Q: Why is generation slow when using productive=True?¶

A: The library regenerates sequences until finding productive ones. Solutions: - Use lower mutation rates - Accept some non-productive sequences (productive=False) - Use pre-filtered germline databases

Troubleshooting¶

Q: My sequences all look the same!¶

A: Check these: - Mutation rates aren't zero: S5F(min_mutation_rate=0.01, max_mutation_rate=0.05) not S5F(0, 0) - Using different alleles: Check if you're forcing specific alleles - Random seed: Don't set a fixed seed for production use

Q: I'm getting very short sequences!¶

A: Adjust corruption and length parameters:

# Less aggressive corruption
steps.CorruptSequenceBeginning(probability=0.3, event_weights=(0.7, 0.3, 0))
steps.EnforceSequenceLength(max_length=400)

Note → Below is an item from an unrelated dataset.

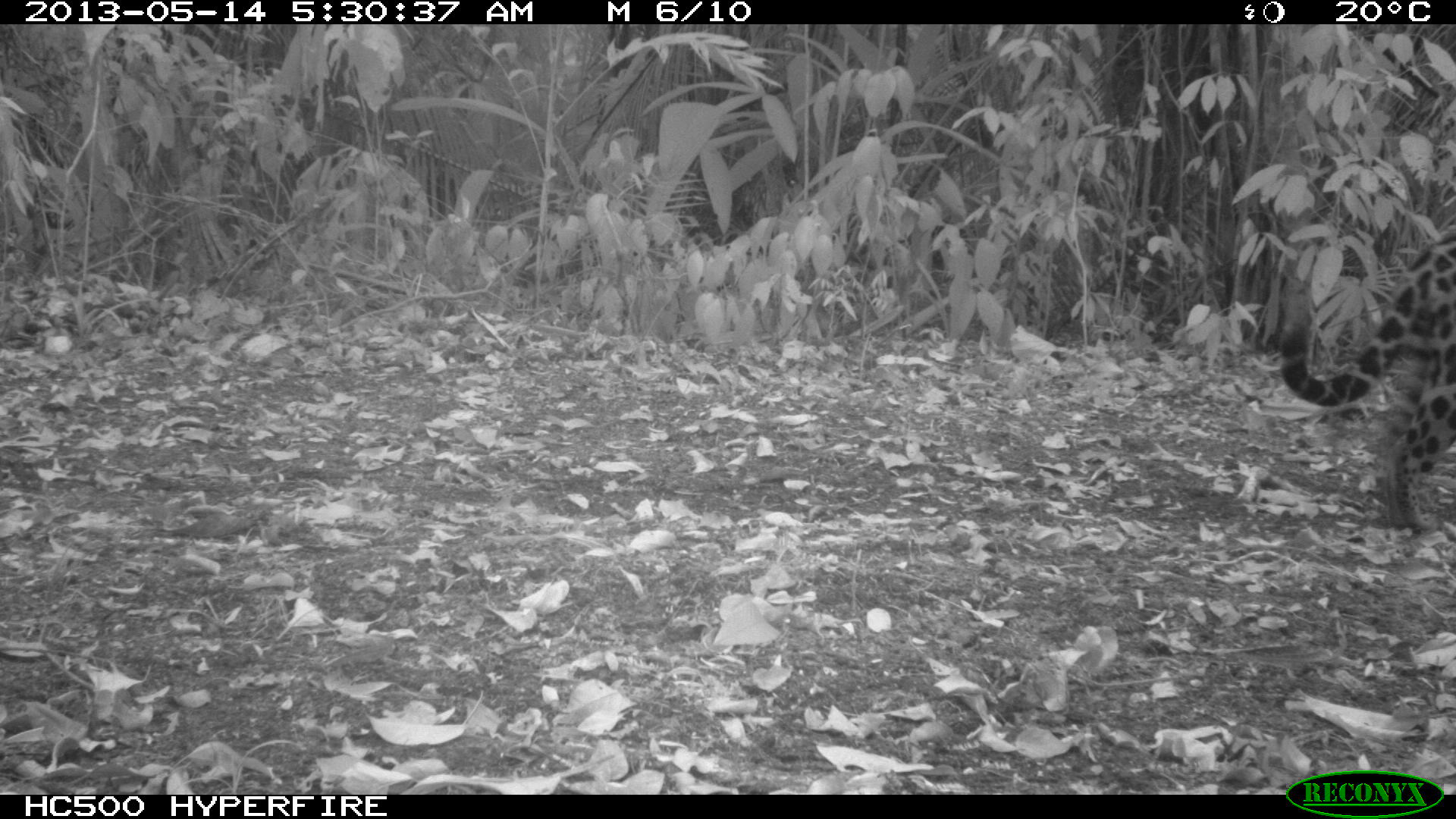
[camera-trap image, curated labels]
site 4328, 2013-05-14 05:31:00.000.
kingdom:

Q: How do I reproduce results?¶

A: Use GenAIRR's built-in seed management:

from GenAIRR import set_seed, get_seed, reset_seed

set_seed(42)
# Now generate sequences...

Advanced Usage¶

Q: Can I simulate paired heavy/light chains?¶

A: Not directly, but you can generate them separately using different pipelines:

from GenAIRR import Pipeline, steps, HUMAN_IGH_OGRDB, HUMAN_IGK_OGRDB, S5F

heavy_pipeline = Pipeline(
    config=HUMAN_IGH_OGRDB,
    steps=[steps.SimulateSequence(S5F(min_mutation_rate=0.02, max_mutation_rate=0.08), productive=True)]
)

light_pipeline = Pipeline(
    config=HUMAN_IGK_OGRDB,
    steps=[steps.SimulateSequence(S5F(min_mutation_rate=0.02, max_mutation_rate=0.08), productive=True)]
)

heavy = heavy_pipeline.execute()
light = light_pipeline.execute()

Q: How do I model specific diseases or conditions?¶

A: Adjust parameters to reflect biology:

# Autoimmune (higher mutation)
steps.SimulateSequence(S5F(min_mutation_rate=0.05, max_mutation_rate=0.15), productive=True)

# Immunodeficiency (lower diversity - use specific alleles)
steps.SimulateSequence(S5F(min_mutation_rate=0.001, max_mutation_rate=0.02), productive=True, specific_v=common_allele)

Q: Can I add custom mutation patterns?¶

A: Yes, by creating custom mutation models. See the source code of S5F and Uniform classes as examples.

Getting Help¶

Q: Where can I find more examples?¶

A: Check these resources: - Jupyter notebook tutorials - GitHub repository - Step-by-step tutorial

Q: How do I report bugs or request features?¶

A: 1. Check existing GitHub issues first 2. Create a minimal reproducible example 3. Include your Python version and GenAIRR version 4. Submit to the GitHub repository

Q: Is there a community forum or chat?¶

A: Check the GitHub repository for current community resources and discussion channels.